The Huskies won’t be hoisting the University Cup in front of hometown fans this year.
The University of Saskatchewan squad was knocked out of the Canadian Interuniversity Sport men’s hockey national championship tournament after falling 3-1 to the Université du Québec à Trois-Rivières Patriotes tonight at Credit Union Centre in Saskatoon.
The Dogs failed to win either round-robin match in their pool, losing to the University of New Brunswick Varsity Reds 3-1 last night.
The Reds and Patriotes will play tomorrow to determine which team moves on to the tournament final.
Tonight, the Patriotes capitalized better on their scoring opportunities than the Huskies.
Tommy Tremblay put UQTR on the board first six minutes into the opening frame. After Huskies goaltender Ryan Holfeld dove across the crease to stop an initial shot from the Patriotes’ Félix Petit, the puck fluttered onto Tremblay’s blade. Tremblay easily buried the rubber into the gaping net.
“Getting the first goal in this game was very important. We had to go through six days off, a lot of travelling and we had only two practices this week,” Tremblay said. “Getting that first goal put a lot of stress off everybody.”
The Huskies answered back late in the frame, with the Patriotes’ Pierre-Olivier Morin in the penalty box for tripping.
13 seconds into the man advantage, Saskatchewan’s Andrew Bailey fired the puck on net. The puck bounced off Patriotes netminder Marc-Antoine Gelinas and deflected straight up in the air. As it floated back down to the ice, the Huskies swatted at it unsuccessfully until it bounced and Kyle Bortis banged it into the net.
The squads went into the dressing room tied at one after the first, with the shots 13-12 for the Dogs.
The second period was a stalemate as both goalies turned away quality chances at each end.
The Huskies’ best chance of the frame came with five minutes left in the period. Saskatchewan defenceman Zak Stebner walked out from the UQTR corner and nearly beat Gelinas on the short side. Gelinas didn’t know where the puck was until the referee blew the whistle to stop the play.

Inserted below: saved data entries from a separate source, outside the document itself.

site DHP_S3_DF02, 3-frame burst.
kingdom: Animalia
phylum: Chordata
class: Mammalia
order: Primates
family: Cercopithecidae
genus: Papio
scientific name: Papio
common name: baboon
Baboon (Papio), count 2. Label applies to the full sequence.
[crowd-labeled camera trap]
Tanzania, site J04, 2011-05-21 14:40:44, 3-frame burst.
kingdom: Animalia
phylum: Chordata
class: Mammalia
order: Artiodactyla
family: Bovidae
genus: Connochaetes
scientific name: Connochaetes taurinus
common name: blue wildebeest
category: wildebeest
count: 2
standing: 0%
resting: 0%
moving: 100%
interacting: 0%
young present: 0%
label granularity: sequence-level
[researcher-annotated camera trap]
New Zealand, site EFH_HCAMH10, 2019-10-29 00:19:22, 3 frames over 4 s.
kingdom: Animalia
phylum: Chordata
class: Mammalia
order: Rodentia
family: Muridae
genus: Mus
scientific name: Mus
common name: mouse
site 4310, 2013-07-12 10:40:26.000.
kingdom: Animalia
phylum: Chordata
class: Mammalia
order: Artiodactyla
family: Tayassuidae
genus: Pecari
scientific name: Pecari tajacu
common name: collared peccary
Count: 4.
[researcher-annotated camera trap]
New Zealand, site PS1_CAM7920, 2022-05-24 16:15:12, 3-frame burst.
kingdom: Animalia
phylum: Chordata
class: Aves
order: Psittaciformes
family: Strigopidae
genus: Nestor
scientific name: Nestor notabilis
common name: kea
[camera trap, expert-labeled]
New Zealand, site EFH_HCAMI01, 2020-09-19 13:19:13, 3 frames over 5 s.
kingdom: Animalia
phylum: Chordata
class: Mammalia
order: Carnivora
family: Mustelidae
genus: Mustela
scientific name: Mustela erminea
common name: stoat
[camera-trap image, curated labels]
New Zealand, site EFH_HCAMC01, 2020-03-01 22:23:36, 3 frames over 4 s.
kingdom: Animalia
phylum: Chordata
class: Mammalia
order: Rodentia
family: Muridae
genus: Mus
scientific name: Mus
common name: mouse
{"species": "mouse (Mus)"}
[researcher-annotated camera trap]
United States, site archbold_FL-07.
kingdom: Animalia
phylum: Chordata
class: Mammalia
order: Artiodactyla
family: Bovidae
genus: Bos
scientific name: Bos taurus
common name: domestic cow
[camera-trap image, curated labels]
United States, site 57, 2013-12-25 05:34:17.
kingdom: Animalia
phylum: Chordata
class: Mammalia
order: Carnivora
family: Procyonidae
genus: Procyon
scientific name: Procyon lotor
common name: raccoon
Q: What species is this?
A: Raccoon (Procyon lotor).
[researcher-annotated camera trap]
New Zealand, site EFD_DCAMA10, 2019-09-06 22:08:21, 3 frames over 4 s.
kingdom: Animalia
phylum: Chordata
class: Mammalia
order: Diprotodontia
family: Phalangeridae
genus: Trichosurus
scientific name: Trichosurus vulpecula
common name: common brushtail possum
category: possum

“We just didn’t have the puck luck tonight,” fifth-year Huskie Chris Durand said of his squad’s scoring chances following the game. “It was unfortunate.”
A few minutes after Stebner’s chance, UQTR nearly added their second goal. After Olivier Donovan carried the puck through the Huskie zone, he fired a puck at Holfeld. Holfeld stopped it but, in the following scrum, the puck found its way into the slot for the trailing Emmanuel Boudreau. Holfeld made good on the second save, however, and the squads remained knotted at one going into the third.
The Patriotes outshot the Huskies 9-6 in the frame.
The tie broke almost immediately in the third period. With Huskies defenceman Ryan Funk in the box for tripping, UQTR took a 2-1 lead just over one minute into the frame after Donovan’s point shot snuck cleanly past Holfeld.
The Patriotes were able to stave off the remaining Huskies’ attacks to add an empty netter with less than one second remaining.
Holfeld finished the game stopping 32 of 34 shots against him while Gelinas turned away 24 of 25.
“Obviously they watched us the night before,” Durand said. “They had a game plan against us and we just couldn’t get any sustained pressure.”
The winner of the Patriotes-Reds game tomorrow night will face the top team from the tournament’s other three-team pool in the University Cup final Sunday. The other pool consists of the Alberta Golden Bears, Waterloo Warriors and Saint Mary’s Huskies.